* START Input *

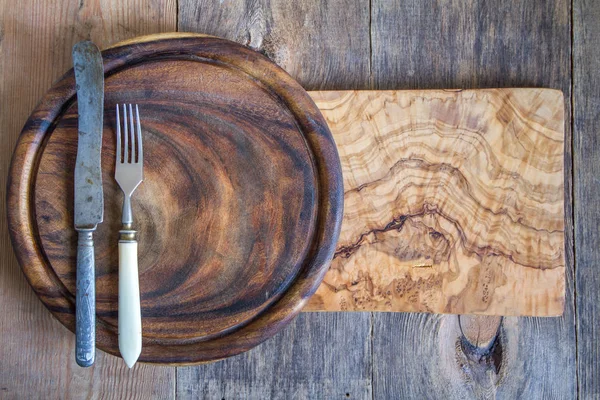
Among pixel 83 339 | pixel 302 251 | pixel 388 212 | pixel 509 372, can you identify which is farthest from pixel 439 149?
pixel 83 339

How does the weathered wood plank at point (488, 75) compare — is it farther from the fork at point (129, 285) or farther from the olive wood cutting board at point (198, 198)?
the fork at point (129, 285)

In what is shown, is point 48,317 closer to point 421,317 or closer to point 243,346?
point 243,346

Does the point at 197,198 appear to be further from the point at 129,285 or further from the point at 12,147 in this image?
the point at 12,147

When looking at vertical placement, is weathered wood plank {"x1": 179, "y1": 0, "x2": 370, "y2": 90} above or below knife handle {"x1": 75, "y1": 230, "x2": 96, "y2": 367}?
above

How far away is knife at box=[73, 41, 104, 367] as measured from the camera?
0.56 metres

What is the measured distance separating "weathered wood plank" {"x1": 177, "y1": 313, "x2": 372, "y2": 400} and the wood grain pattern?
0.05 m

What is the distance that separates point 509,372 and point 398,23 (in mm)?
559

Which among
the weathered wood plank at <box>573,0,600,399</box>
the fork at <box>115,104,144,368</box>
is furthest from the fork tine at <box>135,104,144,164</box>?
the weathered wood plank at <box>573,0,600,399</box>

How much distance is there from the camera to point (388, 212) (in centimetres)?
67

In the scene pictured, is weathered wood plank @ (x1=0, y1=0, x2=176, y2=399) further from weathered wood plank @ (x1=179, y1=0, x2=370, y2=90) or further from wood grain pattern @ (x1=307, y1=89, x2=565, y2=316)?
wood grain pattern @ (x1=307, y1=89, x2=565, y2=316)

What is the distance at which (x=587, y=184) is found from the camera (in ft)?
2.31

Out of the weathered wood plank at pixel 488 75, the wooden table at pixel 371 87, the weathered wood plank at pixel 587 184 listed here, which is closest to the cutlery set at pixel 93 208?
the wooden table at pixel 371 87

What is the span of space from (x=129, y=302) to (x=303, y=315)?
268mm

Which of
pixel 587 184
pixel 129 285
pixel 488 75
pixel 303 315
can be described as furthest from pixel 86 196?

* END Input *

# [Description of the task]
Express the lines of the listing above as a numbered list, beginning with the line containing "When looking at" and continuing through the line containing "0.56 metres". Omit any blank lines.

# [Solution to this problem]
1. When looking at vertical placement, is weathered wood plank {"x1": 179, "y1": 0, "x2": 370, "y2": 90} above or below knife handle {"x1": 75, "y1": 230, "x2": 96, "y2": 367}?
2. above
3. How far away is knife at box=[73, 41, 104, 367] as measured from the camera?
4. 0.56 metres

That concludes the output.